[Stored data]
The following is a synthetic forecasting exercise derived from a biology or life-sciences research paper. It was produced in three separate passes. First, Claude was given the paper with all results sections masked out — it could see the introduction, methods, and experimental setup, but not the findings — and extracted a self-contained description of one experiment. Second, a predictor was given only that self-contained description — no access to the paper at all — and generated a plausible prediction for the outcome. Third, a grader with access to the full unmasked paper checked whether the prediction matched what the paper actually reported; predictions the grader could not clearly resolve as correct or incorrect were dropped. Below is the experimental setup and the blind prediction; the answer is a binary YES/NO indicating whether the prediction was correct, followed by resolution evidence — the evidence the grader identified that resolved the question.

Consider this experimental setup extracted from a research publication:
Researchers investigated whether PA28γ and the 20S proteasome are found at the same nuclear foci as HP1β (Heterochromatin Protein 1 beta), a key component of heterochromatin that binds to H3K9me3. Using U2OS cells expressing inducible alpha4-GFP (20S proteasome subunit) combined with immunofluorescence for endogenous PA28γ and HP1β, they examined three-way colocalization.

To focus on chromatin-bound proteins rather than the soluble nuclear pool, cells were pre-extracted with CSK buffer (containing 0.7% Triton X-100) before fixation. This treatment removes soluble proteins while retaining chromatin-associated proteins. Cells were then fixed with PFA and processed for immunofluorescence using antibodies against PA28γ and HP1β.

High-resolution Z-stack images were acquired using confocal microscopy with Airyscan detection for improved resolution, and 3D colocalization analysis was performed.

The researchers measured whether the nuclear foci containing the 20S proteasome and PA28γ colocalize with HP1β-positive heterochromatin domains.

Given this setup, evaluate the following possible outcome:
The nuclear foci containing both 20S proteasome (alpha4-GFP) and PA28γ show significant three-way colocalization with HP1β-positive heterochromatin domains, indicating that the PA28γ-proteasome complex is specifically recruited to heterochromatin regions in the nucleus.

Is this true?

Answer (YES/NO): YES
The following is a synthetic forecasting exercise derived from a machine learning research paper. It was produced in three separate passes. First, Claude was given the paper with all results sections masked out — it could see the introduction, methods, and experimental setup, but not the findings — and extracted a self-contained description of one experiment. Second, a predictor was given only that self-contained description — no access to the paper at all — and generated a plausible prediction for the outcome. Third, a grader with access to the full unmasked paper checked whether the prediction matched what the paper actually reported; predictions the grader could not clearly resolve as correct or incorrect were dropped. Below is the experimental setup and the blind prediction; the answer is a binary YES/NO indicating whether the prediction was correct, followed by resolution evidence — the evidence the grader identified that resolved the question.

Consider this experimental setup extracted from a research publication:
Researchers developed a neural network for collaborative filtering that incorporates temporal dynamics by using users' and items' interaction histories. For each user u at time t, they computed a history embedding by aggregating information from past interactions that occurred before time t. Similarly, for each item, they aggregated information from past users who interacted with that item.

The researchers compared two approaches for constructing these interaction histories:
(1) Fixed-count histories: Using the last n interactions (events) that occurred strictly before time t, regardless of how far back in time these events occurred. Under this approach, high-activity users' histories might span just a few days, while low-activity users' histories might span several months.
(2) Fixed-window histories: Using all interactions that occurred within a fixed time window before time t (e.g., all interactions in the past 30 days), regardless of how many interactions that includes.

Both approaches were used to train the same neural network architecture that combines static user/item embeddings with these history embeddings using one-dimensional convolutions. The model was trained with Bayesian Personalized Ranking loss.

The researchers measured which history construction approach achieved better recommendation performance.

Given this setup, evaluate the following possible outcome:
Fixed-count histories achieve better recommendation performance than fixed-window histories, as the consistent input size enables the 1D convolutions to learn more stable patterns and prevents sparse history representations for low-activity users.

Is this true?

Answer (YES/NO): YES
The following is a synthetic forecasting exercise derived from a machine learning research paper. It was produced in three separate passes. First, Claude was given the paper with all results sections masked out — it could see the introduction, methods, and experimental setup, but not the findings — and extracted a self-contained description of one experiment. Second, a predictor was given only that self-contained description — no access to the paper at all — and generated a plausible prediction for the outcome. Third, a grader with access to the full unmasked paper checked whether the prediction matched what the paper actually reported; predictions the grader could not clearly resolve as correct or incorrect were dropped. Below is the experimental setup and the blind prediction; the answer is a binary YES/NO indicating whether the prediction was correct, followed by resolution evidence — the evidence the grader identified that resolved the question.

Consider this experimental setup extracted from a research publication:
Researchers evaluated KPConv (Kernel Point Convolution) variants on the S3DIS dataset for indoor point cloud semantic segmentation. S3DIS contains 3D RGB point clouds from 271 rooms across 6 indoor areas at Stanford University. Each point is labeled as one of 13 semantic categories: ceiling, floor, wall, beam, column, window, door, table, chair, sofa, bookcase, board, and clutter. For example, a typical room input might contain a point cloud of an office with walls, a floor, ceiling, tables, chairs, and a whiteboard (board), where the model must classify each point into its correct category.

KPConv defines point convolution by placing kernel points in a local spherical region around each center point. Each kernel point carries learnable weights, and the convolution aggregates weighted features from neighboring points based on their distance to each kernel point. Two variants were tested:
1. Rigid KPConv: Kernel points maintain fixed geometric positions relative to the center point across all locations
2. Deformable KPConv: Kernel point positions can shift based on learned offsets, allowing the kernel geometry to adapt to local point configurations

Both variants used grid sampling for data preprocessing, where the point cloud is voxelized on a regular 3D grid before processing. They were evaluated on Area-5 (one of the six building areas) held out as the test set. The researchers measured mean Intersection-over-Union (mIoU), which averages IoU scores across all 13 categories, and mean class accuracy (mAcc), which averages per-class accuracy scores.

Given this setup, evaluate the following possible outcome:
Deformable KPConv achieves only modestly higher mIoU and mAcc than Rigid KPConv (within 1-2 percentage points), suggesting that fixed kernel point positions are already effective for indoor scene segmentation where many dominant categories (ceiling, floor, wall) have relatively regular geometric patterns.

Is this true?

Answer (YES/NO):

■ **AIM OF THE EXERCISE**
Scan the records for lines that hold "categories", and reproduce each one you find.

■ **ANSWER FOR THE TASK**
Researchers evaluated KPConv (Kernel Point Convolution) variants on the S3DIS dataset for indoor point cloud semantic segmentation. S3DIS contains 3D RGB point clouds from 271 rooms across 6 indoor areas at Stanford University. Each point is labeled as one of 13 semantic categories: ceiling, floor, wall, beam, column, window, door, table, chair, sofa, bookcase, board, and clutter. For example, a typical room input might contain a point cloud of an office with walls, a floor, ceiling, tables, chairs, and a whiteboard (board), where the model must classify each point into its correct category.
Both variants used grid sampling for data preprocessing, where the point cloud is voxelized on a regular 3D grid before processing. They were evaluated on Area-5 (one of the six building areas) held out as the test set. The researchers measured mean Intersection-over-Union (mIoU), which averages IoU scores across all 13 categories, and mean class accuracy (mAcc), which averages per-class accuracy scores.
Deformable KPConv achieves only modestly higher mIoU and mAcc than Rigid KPConv (within 1-2 percentage points), suggesting that fixed kernel point positions are already effective for indoor scene segmentation where many dominant categories (ceiling, floor, wall) have relatively regular geometric patterns.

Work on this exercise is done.